• **Work instructions**:
Give the entries again, word for word.
┌──
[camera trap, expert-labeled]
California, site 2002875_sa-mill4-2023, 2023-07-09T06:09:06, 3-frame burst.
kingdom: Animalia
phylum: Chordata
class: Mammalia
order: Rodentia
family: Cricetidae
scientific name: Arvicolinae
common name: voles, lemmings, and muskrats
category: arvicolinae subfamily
└──
• **Your response**:
[camera trap, expert-labeled]
California, site 2002875_sa-mill4-2023, 2023-07-09T06:09:06, 3-frame burst.
kingdom: Animalia
phylum: Chordata
class: Mammalia
order: Rodentia
family: Cricetidae
scientific name: Arvicolinae
common name: voles, lemmings, and muskrats
category: arvicolinae subfamily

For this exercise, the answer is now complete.